Here is an example the issues -https://www.theregister.co.uk/2016/06/28/25000_compromised_cctv_cameras/

Cisco routers have been compromised according to reports. Intel back doors etc. etc. You all know the lists and recent revelations. It was a very broad point to compose the advantage Apple might have if they had as much control of the silicon.
 

DevNull0

macrumors 68020
Jan 6, 2015
2,253
4,336
Please stop conflating general points. I used the Security camera of an example of a type of electronics that is compromised these days (my example was a low cost camera that was connecting to servers in places it shouldn't have, needless to say they were returned).

Here is an example the issues -https://www.theregister.co.uk/2016/06/28/25000_compromised_cctv_cameras/
Who's conflating things? You take a cheap Chinese camera that phones home with info it shouldn't and say of course that means anything non-Apple must also be compromised. Especially Intel.

Which is Bizarre when Apple outsources the majority of their chip designs while Intel is their chip designs.

Cisco routers have been compromised according to reports. Intel back doors etc. etc. You all know the lists and recent revelations. It was a very broad point to compose the advantage Apple might have if they had as much control of the silicon.
As far as Cisco routers....there was a flaw and it was patched. Do you think Apple has never released software with major security holes and then patched after they saw the exploits?
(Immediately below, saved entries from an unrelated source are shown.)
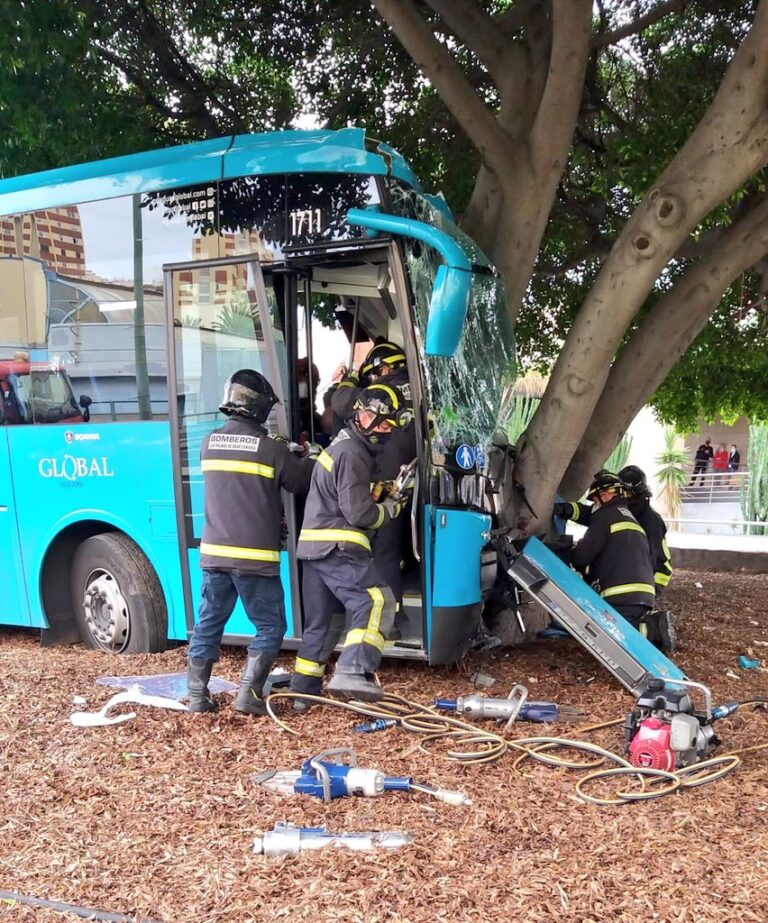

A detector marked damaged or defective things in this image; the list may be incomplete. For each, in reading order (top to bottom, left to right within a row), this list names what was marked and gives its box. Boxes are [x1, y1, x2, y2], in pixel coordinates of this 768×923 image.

shattered windshield [384, 179, 516, 450]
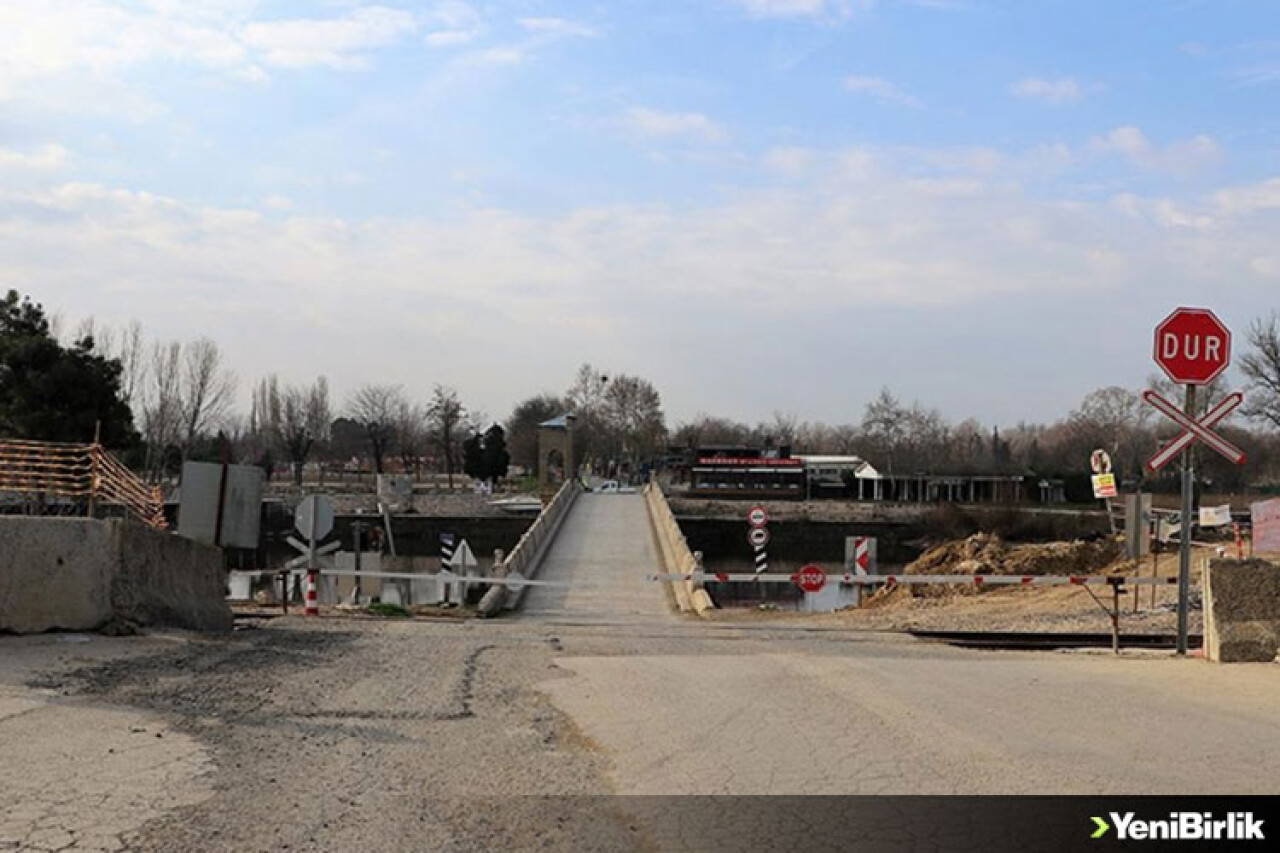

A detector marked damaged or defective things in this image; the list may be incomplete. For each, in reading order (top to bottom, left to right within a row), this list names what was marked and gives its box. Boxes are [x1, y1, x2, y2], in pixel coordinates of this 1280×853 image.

cracked asphalt [0, 494, 1274, 845]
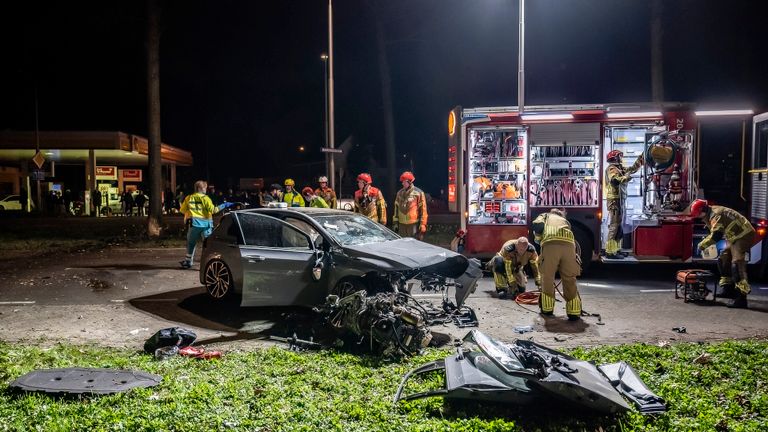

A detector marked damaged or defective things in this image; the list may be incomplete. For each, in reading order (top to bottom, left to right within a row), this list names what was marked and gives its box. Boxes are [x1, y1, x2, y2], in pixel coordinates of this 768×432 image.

severely damaged car [198, 208, 480, 308]
broken windshield [310, 213, 400, 245]
severely damaged car [396, 330, 664, 416]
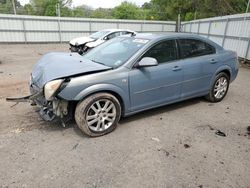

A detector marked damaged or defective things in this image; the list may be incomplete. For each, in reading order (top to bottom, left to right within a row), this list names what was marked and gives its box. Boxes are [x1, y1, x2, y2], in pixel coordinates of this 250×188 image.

crumpled hood [32, 51, 111, 88]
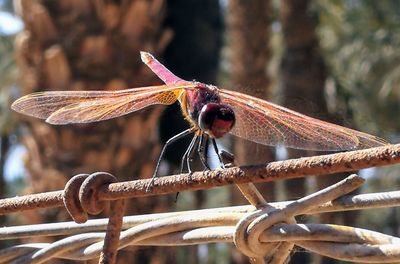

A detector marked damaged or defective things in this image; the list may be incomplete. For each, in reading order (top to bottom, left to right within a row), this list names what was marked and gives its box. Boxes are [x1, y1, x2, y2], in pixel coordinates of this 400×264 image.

rusty wire strand [2, 143, 400, 216]
rusty wire strand [2, 174, 400, 262]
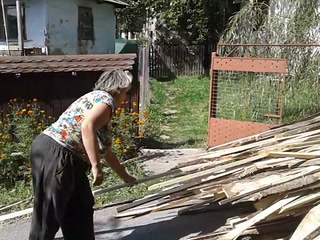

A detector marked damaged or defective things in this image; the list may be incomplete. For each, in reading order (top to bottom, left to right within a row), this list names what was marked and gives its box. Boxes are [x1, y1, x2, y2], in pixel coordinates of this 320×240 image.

rusty metal panel [0, 54, 135, 73]
rusty metal panel [214, 57, 286, 73]
rusty metal panel [208, 118, 278, 146]
splintered wood [115, 115, 320, 239]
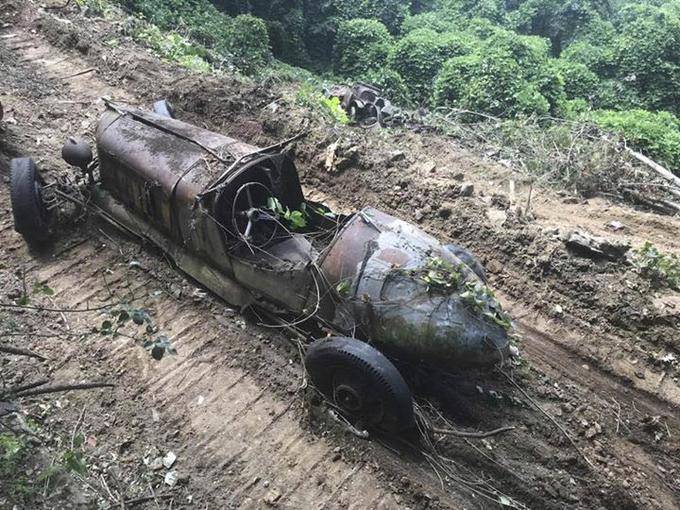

WRT Intel, are you talking about the Management Engine? It's an essential tool for enterprise management of a large network. Just what do you think it can be used to exploit? And i did just google to see. It was a funny experience, from the guy who said it would help the NSA circumvent AES256 which would otherwise take the power of 10 million suns to crack (whatever that means) and the guy who said Intel's 4096 bit encryption was too weak because it's broken as soon as someone gets around to running Shor's algorithm on one of the US government's many quantum computers. You're not in good company if you tie yourself to those nuts.
 

Delgibbons

macrumors 6502a
Dec 14, 2016
683
1,437
London
runs slow, photoshop looked laggy even the simple game.... btw is NOT running full windows 10 IMO, its just running emulation of win inside of arm windows. You could have done the same w the surface rt if it would have been powerful enough to emulate win/exe. I still use my RT as my tablet and its a great machine, but with limitations.
If you actually WATCHED the video, you would see it's running x86 code on ARM. Look at the system details he shows.

You're welcome.
 

I7guy

macrumors Core
Nov 30, 2013
20,394
8,225
Gotta be in it to win it
If you actually WATCHED the video, you would see it's running x86 code on ARM. Look at the system details he shows.

You're welcome.
What would be impressive if this makes into production and actually works. Emulation strategies never seem to go very far. However the x86 code has to be within a message loop, everything else has to be recompiled.